Once upon a time, in 1800, nothing moved faster than the speed of a horse. No human being, no manufactured item, no bag of rice, no side of beef, no letter, no information, no idea, order, or instruction of any kind moved faster. As far as our great, great grandparents knew, nothing ever would.

Then, all of a sudden, beginning around 1820, the pace of economic advance picked up noticeably, making the world a better place to live in. The Industrial Revolution caused an explosion in technological innovation that had never been seen before.

There was a story of an anonymous schoolboy who was asked to define the revolution. He was supposed to have replied, “In 1760, a wave of gadgets swept over England.”

That boy was on to something. New technology is the powerhouse of per capita economic growth; without it, increases in productivity and consumption do not occur.

What is needed then to develop gadgets?

Prosperity is not achieved merely by possessing hydroelectric dams, roads, telephone wires, factories, fertile farmlands, or even great quantities of money. Nor can prosperity be transplanted from one nation to another by simply transferring the key components of an economic infrastructure. In all but the most exceptional cases, national prosperity is not about physical objects or natural resources. Rather, it is about “institutions”—the framework within which human beings think, interact, and carry on business.

Economic history tells us that there are four institutions that are the prerequisites for economic growth. I consider them as the four legs of the table of economic wealth: The first leg is secure property rights, not only for physical property, but also for intellectual property and one’s own person—civil liberties.

§ GIVEN RECORDS:
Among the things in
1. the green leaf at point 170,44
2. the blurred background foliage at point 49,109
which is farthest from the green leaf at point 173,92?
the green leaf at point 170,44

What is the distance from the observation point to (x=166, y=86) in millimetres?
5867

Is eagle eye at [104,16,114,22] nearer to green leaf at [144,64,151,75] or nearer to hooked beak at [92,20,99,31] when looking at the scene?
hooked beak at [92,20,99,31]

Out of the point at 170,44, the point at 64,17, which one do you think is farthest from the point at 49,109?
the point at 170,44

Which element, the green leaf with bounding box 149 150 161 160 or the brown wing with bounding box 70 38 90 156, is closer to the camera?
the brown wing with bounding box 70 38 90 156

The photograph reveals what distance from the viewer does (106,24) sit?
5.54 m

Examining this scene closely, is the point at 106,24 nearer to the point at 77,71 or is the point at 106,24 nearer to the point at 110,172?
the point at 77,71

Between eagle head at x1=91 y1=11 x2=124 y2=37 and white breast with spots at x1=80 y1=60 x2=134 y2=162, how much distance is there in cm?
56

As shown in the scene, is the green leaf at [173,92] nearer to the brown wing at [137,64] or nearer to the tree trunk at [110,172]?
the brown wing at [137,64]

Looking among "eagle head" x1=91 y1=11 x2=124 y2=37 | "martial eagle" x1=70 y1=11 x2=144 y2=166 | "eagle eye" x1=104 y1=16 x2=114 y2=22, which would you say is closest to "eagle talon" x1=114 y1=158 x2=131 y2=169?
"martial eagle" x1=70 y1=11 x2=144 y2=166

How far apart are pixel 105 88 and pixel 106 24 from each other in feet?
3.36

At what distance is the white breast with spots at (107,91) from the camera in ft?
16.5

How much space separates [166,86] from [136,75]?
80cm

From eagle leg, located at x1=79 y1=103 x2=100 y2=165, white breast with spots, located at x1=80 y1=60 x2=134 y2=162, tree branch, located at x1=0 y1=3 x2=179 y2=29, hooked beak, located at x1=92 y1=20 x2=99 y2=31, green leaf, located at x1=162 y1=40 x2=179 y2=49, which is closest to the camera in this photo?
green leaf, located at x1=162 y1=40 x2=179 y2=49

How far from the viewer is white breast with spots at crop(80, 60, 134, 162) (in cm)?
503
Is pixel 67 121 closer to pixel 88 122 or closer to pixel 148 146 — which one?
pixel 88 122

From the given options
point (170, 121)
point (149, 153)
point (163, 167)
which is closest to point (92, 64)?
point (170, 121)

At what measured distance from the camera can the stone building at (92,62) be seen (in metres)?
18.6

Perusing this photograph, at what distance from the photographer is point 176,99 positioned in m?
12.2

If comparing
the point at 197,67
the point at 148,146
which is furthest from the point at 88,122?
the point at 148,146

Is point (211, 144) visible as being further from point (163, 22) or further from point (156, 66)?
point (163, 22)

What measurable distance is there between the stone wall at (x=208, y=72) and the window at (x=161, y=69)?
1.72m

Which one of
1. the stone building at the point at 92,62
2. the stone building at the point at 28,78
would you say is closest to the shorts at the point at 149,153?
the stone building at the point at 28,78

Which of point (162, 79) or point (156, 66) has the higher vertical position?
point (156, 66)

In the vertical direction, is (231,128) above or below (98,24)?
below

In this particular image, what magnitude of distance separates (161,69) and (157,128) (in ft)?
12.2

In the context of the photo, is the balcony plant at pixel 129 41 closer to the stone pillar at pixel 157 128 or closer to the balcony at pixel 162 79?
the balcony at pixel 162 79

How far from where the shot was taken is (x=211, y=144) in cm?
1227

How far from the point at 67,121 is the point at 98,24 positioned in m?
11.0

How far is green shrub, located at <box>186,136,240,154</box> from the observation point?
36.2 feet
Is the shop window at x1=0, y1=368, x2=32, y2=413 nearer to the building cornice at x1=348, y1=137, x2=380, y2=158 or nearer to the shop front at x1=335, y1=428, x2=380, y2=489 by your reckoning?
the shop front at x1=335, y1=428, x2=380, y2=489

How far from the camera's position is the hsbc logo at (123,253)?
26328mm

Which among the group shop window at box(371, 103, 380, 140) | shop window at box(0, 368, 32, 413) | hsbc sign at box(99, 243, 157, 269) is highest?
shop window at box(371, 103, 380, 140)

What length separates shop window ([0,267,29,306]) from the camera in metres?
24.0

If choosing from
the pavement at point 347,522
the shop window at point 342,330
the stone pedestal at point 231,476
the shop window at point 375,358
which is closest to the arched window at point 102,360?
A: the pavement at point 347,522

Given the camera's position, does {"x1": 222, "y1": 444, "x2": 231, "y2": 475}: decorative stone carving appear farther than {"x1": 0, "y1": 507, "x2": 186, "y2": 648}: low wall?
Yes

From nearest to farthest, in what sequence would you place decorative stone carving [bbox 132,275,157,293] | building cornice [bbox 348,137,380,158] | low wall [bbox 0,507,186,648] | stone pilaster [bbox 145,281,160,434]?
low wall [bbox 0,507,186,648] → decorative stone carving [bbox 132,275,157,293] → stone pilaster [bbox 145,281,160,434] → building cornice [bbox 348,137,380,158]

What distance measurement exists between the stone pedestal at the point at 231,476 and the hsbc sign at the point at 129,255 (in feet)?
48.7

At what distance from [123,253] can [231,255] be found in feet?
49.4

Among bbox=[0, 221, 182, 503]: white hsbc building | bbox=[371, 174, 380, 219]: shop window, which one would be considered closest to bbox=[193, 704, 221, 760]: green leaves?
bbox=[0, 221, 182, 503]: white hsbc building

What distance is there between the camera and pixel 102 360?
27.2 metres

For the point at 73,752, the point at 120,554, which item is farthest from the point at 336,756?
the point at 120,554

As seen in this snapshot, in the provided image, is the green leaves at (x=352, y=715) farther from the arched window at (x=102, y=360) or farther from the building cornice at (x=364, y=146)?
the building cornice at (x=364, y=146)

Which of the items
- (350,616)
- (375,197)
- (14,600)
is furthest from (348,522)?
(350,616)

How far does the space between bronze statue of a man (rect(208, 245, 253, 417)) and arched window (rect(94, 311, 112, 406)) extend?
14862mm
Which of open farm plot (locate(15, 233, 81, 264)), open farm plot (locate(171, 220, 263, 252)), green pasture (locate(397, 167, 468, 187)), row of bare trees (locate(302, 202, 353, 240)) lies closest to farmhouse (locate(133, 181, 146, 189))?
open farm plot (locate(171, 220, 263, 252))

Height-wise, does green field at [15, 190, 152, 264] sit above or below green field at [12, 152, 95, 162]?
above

§ JOBS:
(A) Print the stretch from "That boy was" through "carry on business." in the passage on economic prosperity, word for word.
(B) In the passage on economic prosperity, what is the first of the four institutions the writer calls legs of the table of economic wealth?
(C) Pick up the passage on economic prosperity where it stops and carry it on.

§ RESPONSES TO THE EXERCISE:
(A)
That boy was on to something. New technology is the powerhouse of per capita economic growth; without it, increases in productivity and consumption do not occur.

What is needed then to develop gadgets?

Prosperity is not achieved merely by possessing hydroelectric dams, roads, telephone wires, factories, fertile farmlands, or even great quantities of money. Nor can prosperity be transplanted from one nation to another by simply transferring the key components of an economic infrastructure. In all but the most exceptional cases, national prosperity is not about physical objects or natural resources. Rather, it is about “institutions”—the framework within which human beings think, interact, and carry on business.

(B) Secure property rights, covering physical property, intellectual property, and one's own person (civil liberties).

(C)
Innovators and entrepreneurs must rest secure that the fruits of their labors will not be arbitrarily confiscated, by the state, by criminals, or by monopolists. The assurance that a person can keep most of his just reward is the right that guarantees all other rights. A government that fails to control inflation or maintain proper banking controls, such as present-day Venezuela’s, steals from its citizens as surely as any thief would. In 15th to 18th century Europe, government-granted monopolies, while highly profitable to those who exercised them, sapped the incentive of the rest of the nation.

The second leg is a systematic procedure for examining and interpreting the world—science and reason.

Economic progress depends on the development and commercialization of “ideas.” The inventive process requires a supportive intellectual framework—an infrastructure of rational thought, with a reliance on empirical observation and on the mathematical tools that support technological advance. The scientific method that we take for granted in the modern West is a relatively new phenomenon. Only in the last four hundred years have Western peoples freed themselves from the dead hand of the totalitarian, Aristotelian mind-set. Even today, particularly in parts of Africa, Asia, and the Middle East, honest intellectual inquiry places life and property at grave risk from the forces of state and religious tyranny.

The third leg is a widely available and open source of funding for the development and production of new inventions—the modern capital marketplace.

The large-scale production of new goods and services requires vast amounts of money from others—“capital.” Even if property and the ability to innovate are secure, capital is still required to develop schemes and ideas. Since almost no entrepreneur has enough money to mass-produce his inventions, economic growth is impossible without substantial capital from outside sources. Before the 19th century, society’s best, brightest, and most ambitious individuals had scant access to the massive amounts of money necessary to transform their dreams into reality.

The fourth leg is the ability to rapidly communicate vital information and transport people and goods.

The final step in the creation of gadgets is their advertisement and distribution to buyers hundreds of kilometers away. Even if entrepreneurs possess secure property rights, the proper intellectual tools, and adequate capital, their innovations will languish unless they can quickly and cheaply put their products into the hands of consumers. Sea transport did not become safe, efficient, and cheap until two centuries ago with the development of steam power, and land transport did not follow suit until about fifty years later.

Not until all four of these legs—property rights, science and reason, effective capital markets, and efficient transport and communication—are in place can a nation prosper.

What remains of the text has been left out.